*Material for this exercise*.
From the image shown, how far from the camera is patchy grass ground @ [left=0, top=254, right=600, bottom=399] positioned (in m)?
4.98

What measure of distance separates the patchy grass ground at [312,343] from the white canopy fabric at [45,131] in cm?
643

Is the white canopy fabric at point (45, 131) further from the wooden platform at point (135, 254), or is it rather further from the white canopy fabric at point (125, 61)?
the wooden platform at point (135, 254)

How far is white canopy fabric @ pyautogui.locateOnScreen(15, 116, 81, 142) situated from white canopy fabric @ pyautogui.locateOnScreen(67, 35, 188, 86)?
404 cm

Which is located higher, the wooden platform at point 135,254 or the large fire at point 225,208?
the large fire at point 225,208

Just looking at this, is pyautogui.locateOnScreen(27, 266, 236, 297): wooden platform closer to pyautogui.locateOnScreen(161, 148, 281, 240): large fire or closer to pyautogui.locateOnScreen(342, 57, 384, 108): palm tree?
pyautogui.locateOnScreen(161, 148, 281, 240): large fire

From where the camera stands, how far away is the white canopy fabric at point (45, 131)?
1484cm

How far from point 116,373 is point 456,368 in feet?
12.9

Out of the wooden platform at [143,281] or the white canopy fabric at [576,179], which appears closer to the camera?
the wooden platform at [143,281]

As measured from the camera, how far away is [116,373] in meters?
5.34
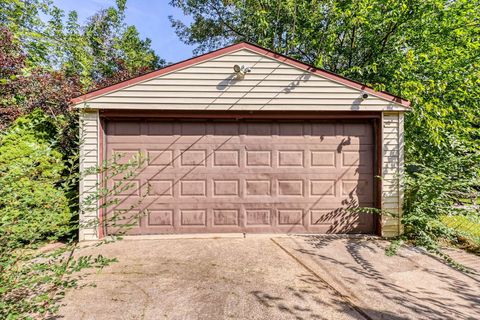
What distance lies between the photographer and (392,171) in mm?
4973

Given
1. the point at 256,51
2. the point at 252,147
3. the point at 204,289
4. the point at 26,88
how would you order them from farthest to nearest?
1. the point at 26,88
2. the point at 252,147
3. the point at 256,51
4. the point at 204,289

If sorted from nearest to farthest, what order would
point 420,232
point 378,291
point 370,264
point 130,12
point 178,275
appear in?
point 378,291, point 178,275, point 370,264, point 420,232, point 130,12

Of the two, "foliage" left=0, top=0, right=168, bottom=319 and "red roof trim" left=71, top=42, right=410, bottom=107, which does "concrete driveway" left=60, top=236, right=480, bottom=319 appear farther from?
"red roof trim" left=71, top=42, right=410, bottom=107

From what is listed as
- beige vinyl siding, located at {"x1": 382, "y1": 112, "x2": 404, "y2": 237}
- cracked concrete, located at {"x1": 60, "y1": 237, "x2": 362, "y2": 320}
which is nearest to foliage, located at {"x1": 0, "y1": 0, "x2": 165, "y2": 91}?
cracked concrete, located at {"x1": 60, "y1": 237, "x2": 362, "y2": 320}

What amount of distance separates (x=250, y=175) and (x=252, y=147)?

*Set problem*. Rewrite the listing above with every instance of "white canopy fabric" changed to "white tent fabric" and everything else left unchanged. Leave out the pictures.

*Result of the exercise*.
From the image shown, how far from the camera is patchy grass ground @ [left=0, top=254, right=600, bottom=399] positioned (in m)?
4.98

What measure of distance separates the patchy grass ground at [312,343] from the white tent fabric at [45,131] in cm?
643

Is the white tent fabric at point (45, 131) further from the wooden platform at point (135, 254), or is it rather further from the white tent fabric at point (125, 61)?
the wooden platform at point (135, 254)

How far is white tent fabric @ pyautogui.locateOnScreen(15, 116, 81, 142) situated from white tent fabric @ pyautogui.locateOnScreen(67, 35, 188, 86)?
404 cm

Which is located higher, the wooden platform at point 135,254 or the large fire at point 225,208?
the large fire at point 225,208

Just looking at this, is pyautogui.locateOnScreen(27, 266, 236, 297): wooden platform closer to pyautogui.locateOnScreen(161, 148, 281, 240): large fire or closer to pyautogui.locateOnScreen(342, 57, 384, 108): palm tree?
pyautogui.locateOnScreen(161, 148, 281, 240): large fire

From where the camera stands, how far away is the white tent fabric at point (45, 131)?
1484cm

How far from point 116,373 is point 456,368 in feet?
12.9

Out of the wooden platform at [143,281] or the white tent fabric at [576,179], which appears closer to the camera?
the wooden platform at [143,281]

As measured from the camera, how far away is [116,373] in meters?
5.34
What distance lies between the photographer and (392,171) in mm?
4973

Given
1. the point at 256,51
2. the point at 252,147
3. the point at 204,289
4. the point at 26,88
how would you order them from farthest to nearest?
1. the point at 26,88
2. the point at 252,147
3. the point at 256,51
4. the point at 204,289

If sorted from nearest to farthest, what order would
point 420,232
point 378,291
point 370,264
point 130,12
point 178,275
appear in?
point 378,291, point 178,275, point 370,264, point 420,232, point 130,12

Of the two, "foliage" left=0, top=0, right=168, bottom=319 and "red roof trim" left=71, top=42, right=410, bottom=107, which does "concrete driveway" left=60, top=236, right=480, bottom=319 appear farther from?
"red roof trim" left=71, top=42, right=410, bottom=107

From what is listed as
- beige vinyl siding, located at {"x1": 382, "y1": 112, "x2": 404, "y2": 237}
- cracked concrete, located at {"x1": 60, "y1": 237, "x2": 362, "y2": 320}
which is nearest to foliage, located at {"x1": 0, "y1": 0, "x2": 165, "y2": 91}?
cracked concrete, located at {"x1": 60, "y1": 237, "x2": 362, "y2": 320}

What amount of distance separates (x=250, y=175) and (x=252, y=147)?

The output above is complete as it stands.